To the housing patrons who did not derail my projects or put me in harm’s way, I want to say thank you. I don’t care what you believe. I care that you are good people. You’ve taught me that hospitality and reliability are two of the first indicators of a virtuous character. You’ve proven yourselves more than just good people, but the kinds of people who give me hope and insight into the diversity and complexity of the human condition. This book would never have come about without your gift to me—a place to park my Foothold. 

“Foothold” is the name of my tiny house, which was built on an 8×18 flatbed trailer for less than $2,200. After living in an RV for a couple of years to cut down on rent expenses, this was the next step in my alternative living experiment. It gets its name from the fact that it provides for me still today a foothold in the world from which to get relative stability and, most importantly, to strategically secure some time-energy freed up from the demands of “rent” and labor power in the market.

I hope that this book will make my former property hosts, patrons, and crowdfunding campaign contributors proud. My patrons online have been an odd assortment of liberal, conservative, leftist, and apolitical philosophers, non-ideological normies, old rebels and “fringe kids.” What has united them all is a thirst for not just knowledge but the conceptual means for making sense of knowledge so as to better navigate the complexities of life in a communally beneficial way. Though I have discontinued my Patreon for the sake of independence, I am deeply grateful to anyone who was a patron.

Special thank yous to Michael Downs of The Dangerous Maybe for pushing me to do this in the first place, not to mention all of our conversations over these last few years. I can’t wait for your book, Michael. To Elton of Working Class Intelligentsia, thanks for organizing Dead Parrots and for all your help and encouragement. To Kenneth, Bert, Astrid, Swol, Frank, Adam Ray Adkins, Matthew Griffin, Bryan Weeks, Justin, Adeeb, and The Dead Parrots Philosophical Society, thank you for your thoughtful questions, criticisms, and suggestions. Huge thank you to Danilo for the simple fixes incorporated into this addition!
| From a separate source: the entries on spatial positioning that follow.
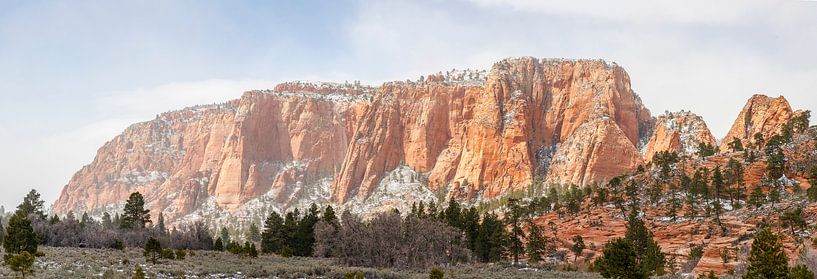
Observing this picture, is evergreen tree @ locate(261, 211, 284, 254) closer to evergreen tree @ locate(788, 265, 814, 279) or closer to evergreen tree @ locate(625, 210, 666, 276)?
evergreen tree @ locate(625, 210, 666, 276)

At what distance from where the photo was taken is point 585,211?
12100cm

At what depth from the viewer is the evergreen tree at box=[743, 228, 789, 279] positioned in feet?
117

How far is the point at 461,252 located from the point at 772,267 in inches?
1721

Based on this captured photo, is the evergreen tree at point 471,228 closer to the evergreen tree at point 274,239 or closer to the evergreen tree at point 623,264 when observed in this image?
the evergreen tree at point 274,239

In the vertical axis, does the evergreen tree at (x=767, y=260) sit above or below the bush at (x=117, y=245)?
below

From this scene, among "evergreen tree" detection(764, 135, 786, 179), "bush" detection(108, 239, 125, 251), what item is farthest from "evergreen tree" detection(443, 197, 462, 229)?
"evergreen tree" detection(764, 135, 786, 179)

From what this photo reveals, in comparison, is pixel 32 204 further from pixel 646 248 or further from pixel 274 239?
pixel 646 248

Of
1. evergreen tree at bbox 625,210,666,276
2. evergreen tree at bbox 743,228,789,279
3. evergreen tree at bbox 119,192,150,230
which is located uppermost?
evergreen tree at bbox 119,192,150,230

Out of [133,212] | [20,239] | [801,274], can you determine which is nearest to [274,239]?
[133,212]

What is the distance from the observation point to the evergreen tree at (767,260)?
3562 centimetres

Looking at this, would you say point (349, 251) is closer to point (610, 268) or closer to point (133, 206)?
point (610, 268)

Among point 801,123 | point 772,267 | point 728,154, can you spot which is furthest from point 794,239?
point 801,123

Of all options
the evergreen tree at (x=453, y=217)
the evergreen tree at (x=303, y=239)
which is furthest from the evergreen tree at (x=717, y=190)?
A: the evergreen tree at (x=303, y=239)

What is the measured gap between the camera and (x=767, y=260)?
117 ft
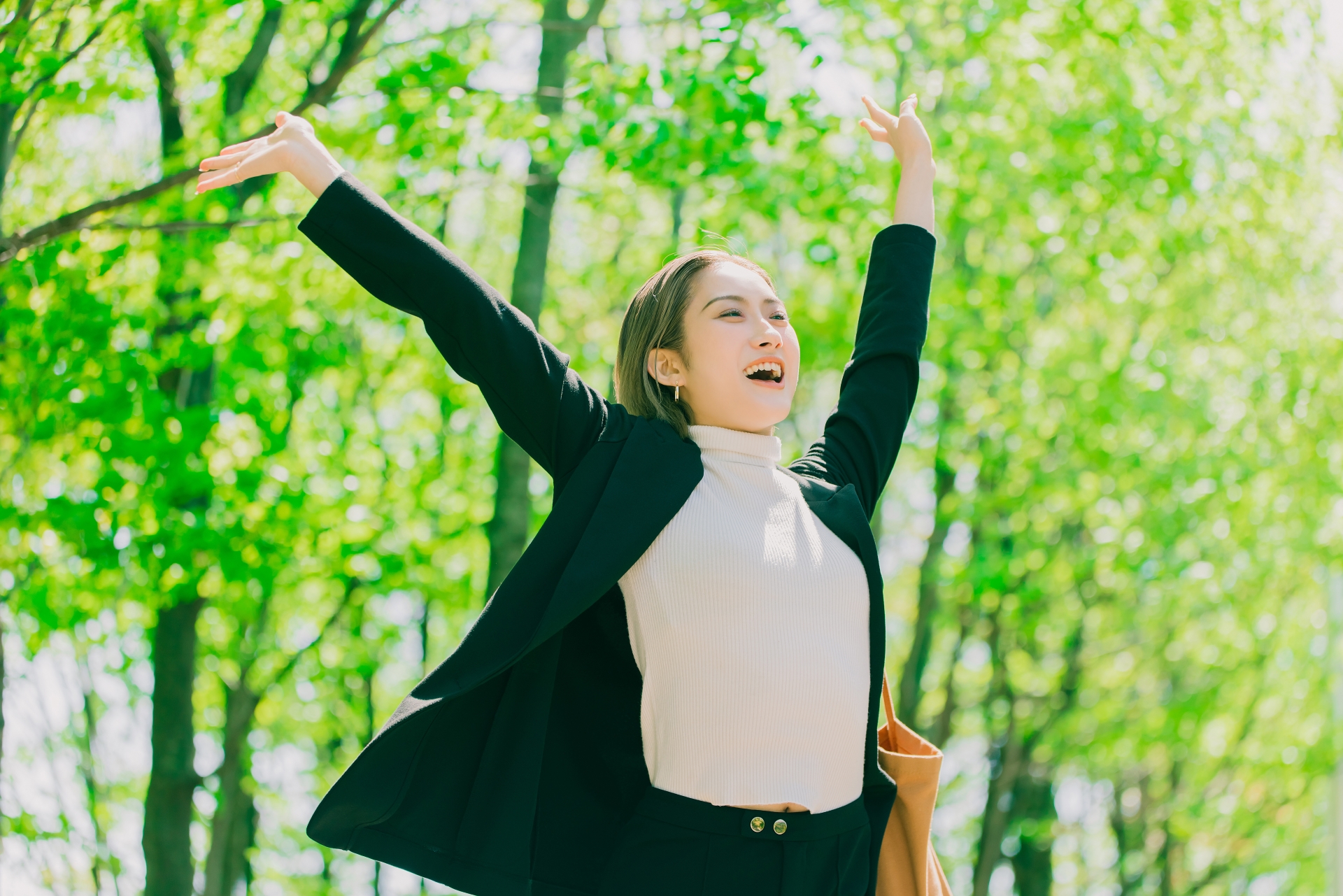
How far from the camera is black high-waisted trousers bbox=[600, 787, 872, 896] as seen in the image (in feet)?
6.67

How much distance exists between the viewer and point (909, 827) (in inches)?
94.0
To the thoughtful interlocutors at The Red Republicans of the DSA, as well as The Platypus Affiliated Society, thank you.

To the liberal, conservative, and leftist professors across the spectrum along my development, from never having studied or written an essay, to my Master’s degree, thank you for your patience, guidance, and support. Especially to Dr. Ed Kaitz for encouraging me to attend my first conference, publish my first paper, and to go on for the B.A. after my A.S. You were the only person in my life who understood, encouraged, and guided my passion. Though we disagree on much, we can at least agree on the idea that “philosophy is not something one does at the beach, for twenty minutes. Philosophy is hard. You have to rise to its challenge!” Your pep talks and consideration impact me still to this day. Thank you Dr. Bruce Beerman for your patience and inspiration in my early years, for introducing me to both Marx and Heidegger, among so many others.

Thank you Dr. Ann Johnson for the philosophical counseling. There are many other professors who have impacted me in important ways too numerous to count or do justice to naming. Thank you for your patience, examples, and thoughtful responses to my questions. Though the names listed and insinuated above have helped me in so many ways, I should probably say that none of what follows in these pages is their responsibility. Any mistakes are my own.

Thank you mom for those times when you mentioned that you would like to see some of the stuff I was working on in college. Though I cannot imagine what you will think of what follows, I am still thankful for the fact that you asked and that I now have something to show you.
Finally, thank you Ann for these last three years of companionship, support, and encouragement, as well as for giving this manuscript a proof read! You are the most amazing partner anyone could ever ask for, and I love how our projects and passions inspire each other.